[Entries on spatial positioning]
****

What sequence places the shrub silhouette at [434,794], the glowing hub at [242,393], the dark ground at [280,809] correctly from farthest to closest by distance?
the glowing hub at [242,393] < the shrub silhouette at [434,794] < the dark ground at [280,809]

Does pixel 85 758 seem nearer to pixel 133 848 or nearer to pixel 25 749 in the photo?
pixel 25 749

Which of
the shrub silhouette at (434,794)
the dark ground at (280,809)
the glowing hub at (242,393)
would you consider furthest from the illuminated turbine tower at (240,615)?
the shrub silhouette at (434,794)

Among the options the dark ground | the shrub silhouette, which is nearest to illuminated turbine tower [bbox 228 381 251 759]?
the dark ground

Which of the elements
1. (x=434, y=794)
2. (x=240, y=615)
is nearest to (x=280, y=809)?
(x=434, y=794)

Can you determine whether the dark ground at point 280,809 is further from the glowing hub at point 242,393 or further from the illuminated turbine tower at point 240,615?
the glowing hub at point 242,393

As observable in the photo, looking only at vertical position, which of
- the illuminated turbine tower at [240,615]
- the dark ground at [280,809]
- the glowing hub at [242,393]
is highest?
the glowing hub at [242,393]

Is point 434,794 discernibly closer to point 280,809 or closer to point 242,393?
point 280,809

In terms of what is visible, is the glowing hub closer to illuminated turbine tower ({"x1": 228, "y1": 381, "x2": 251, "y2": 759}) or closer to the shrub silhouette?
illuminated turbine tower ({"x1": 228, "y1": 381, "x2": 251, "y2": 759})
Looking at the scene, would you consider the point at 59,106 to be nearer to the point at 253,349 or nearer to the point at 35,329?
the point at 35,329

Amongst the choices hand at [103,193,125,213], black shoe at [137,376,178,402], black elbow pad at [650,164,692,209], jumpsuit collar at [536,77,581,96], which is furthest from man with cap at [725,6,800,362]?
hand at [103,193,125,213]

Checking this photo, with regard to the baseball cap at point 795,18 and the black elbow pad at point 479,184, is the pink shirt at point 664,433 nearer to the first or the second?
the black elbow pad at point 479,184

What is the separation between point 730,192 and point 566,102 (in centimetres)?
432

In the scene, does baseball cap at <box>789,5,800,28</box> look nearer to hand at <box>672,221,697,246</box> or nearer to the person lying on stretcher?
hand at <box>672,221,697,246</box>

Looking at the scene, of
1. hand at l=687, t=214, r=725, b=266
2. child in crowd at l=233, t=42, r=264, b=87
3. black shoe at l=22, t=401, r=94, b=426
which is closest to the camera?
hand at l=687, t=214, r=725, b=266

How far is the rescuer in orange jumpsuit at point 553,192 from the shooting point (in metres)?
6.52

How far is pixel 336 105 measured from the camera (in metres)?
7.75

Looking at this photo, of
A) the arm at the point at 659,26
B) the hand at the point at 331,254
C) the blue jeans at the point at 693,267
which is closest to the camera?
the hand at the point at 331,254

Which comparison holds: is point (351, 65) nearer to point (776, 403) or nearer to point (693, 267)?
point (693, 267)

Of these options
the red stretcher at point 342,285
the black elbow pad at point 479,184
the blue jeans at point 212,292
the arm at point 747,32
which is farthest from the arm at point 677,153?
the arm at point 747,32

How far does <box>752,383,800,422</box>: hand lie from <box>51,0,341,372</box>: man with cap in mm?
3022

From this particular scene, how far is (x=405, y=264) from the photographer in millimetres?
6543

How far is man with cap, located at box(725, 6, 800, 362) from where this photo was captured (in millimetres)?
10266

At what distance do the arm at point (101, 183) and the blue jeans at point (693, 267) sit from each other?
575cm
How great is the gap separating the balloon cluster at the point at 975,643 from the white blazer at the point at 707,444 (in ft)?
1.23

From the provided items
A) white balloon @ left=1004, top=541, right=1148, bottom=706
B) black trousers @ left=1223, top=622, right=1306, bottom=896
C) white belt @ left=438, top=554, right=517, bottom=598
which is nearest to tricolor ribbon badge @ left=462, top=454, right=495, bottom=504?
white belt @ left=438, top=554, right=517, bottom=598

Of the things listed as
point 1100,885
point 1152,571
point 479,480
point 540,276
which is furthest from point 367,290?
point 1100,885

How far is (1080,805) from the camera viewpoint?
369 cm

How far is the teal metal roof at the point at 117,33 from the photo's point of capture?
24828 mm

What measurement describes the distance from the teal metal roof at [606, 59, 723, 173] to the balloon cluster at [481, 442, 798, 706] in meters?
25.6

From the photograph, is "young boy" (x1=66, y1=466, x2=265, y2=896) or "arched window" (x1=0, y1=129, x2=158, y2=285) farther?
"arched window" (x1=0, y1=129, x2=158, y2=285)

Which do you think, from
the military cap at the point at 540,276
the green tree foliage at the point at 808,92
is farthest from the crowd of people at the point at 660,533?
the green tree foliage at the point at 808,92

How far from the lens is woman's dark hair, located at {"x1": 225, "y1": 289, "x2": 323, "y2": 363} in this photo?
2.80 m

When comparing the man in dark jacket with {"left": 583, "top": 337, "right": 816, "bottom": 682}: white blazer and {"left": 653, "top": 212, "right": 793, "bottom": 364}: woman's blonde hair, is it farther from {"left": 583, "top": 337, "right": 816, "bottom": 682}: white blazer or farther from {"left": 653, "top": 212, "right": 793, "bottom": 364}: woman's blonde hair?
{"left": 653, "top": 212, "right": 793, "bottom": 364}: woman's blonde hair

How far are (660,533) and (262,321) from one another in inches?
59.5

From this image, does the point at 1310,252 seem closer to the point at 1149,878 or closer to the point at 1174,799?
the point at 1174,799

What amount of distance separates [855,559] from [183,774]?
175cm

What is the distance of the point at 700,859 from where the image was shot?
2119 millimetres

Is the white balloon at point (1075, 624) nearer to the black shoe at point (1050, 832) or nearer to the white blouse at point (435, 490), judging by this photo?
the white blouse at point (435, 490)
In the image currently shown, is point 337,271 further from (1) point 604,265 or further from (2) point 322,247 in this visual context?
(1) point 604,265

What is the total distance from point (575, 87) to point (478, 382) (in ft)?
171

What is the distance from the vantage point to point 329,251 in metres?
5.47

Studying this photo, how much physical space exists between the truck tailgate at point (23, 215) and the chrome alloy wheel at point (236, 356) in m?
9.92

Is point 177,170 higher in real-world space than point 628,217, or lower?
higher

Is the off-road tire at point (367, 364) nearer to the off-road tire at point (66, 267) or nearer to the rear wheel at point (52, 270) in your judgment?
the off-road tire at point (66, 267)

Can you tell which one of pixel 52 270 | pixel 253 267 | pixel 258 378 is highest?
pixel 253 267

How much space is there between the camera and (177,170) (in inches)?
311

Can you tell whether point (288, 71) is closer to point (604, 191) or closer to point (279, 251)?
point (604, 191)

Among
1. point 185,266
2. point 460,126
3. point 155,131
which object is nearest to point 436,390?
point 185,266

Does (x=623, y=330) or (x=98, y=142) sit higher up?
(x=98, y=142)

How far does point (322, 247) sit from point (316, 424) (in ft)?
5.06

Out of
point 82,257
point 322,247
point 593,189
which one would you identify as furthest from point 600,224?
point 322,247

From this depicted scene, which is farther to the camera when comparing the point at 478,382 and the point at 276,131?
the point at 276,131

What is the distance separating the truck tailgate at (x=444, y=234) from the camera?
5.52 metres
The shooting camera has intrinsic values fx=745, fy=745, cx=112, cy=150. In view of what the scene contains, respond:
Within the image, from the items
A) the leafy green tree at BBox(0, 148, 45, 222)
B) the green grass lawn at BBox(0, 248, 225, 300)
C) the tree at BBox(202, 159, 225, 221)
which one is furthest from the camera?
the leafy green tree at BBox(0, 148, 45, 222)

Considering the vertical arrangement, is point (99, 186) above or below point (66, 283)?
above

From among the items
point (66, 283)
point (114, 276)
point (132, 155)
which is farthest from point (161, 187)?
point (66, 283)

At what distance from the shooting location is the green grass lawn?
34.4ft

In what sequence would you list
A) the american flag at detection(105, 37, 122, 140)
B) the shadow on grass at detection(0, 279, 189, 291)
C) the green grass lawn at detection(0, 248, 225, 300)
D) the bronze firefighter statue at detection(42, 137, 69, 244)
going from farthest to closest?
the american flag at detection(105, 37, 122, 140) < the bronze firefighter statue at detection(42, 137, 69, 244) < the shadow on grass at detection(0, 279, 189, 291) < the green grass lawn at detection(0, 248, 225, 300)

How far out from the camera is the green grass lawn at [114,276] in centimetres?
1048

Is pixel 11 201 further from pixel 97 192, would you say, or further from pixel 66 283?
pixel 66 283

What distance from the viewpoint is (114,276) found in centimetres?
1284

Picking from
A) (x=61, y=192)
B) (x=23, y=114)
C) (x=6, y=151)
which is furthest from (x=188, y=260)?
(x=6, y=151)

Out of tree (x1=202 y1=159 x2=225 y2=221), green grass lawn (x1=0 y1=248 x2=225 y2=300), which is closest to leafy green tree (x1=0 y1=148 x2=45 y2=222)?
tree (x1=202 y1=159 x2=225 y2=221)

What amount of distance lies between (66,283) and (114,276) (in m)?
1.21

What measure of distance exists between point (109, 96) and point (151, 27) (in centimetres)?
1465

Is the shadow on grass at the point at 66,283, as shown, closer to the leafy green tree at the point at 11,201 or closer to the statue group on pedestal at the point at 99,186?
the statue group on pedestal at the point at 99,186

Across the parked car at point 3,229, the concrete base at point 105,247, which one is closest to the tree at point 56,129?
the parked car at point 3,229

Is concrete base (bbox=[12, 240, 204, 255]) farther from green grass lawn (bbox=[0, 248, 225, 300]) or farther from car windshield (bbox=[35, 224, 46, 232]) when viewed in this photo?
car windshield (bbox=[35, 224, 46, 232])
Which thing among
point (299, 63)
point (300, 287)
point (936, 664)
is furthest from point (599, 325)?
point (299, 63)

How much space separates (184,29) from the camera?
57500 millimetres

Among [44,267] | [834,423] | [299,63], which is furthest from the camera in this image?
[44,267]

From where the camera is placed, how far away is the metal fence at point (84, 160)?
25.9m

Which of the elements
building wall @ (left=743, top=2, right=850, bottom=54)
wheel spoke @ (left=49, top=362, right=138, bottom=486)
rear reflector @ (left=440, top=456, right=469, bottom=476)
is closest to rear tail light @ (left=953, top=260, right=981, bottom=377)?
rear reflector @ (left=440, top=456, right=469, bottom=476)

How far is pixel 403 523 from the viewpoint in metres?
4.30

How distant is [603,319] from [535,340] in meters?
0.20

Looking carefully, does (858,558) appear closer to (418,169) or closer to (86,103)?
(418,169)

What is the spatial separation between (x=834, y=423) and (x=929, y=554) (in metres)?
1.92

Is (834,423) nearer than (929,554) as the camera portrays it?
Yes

****

WHAT THIS TASK INVOLVES: Find the line that contains "From where the camera". Repeat it and every line after it, exactly as written, up to and including the last line of the records above.

WRITTEN SOLUTION:
From where the camera is placed, how far away is the metal fence at point (84, 160)?
25.9m

Which of the elements
building wall @ (left=743, top=2, right=850, bottom=54)
wheel spoke @ (left=49, top=362, right=138, bottom=486)
rear reflector @ (left=440, top=456, right=469, bottom=476)
is closest to rear tail light @ (left=953, top=260, right=981, bottom=377)?
rear reflector @ (left=440, top=456, right=469, bottom=476)

How far is pixel 403 523 from the viewpoint in metres?
4.30

How distant is [603,319] from [535,340] in meters?
0.20

Looking carefully, does (858,558) appear closer to (418,169) or closer to (86,103)?
(418,169)

What is the spatial separation between (x=834, y=423) and (x=929, y=554) (in metres)?
1.92

Is (834,423) nearer than (929,554) as the camera portrays it?
Yes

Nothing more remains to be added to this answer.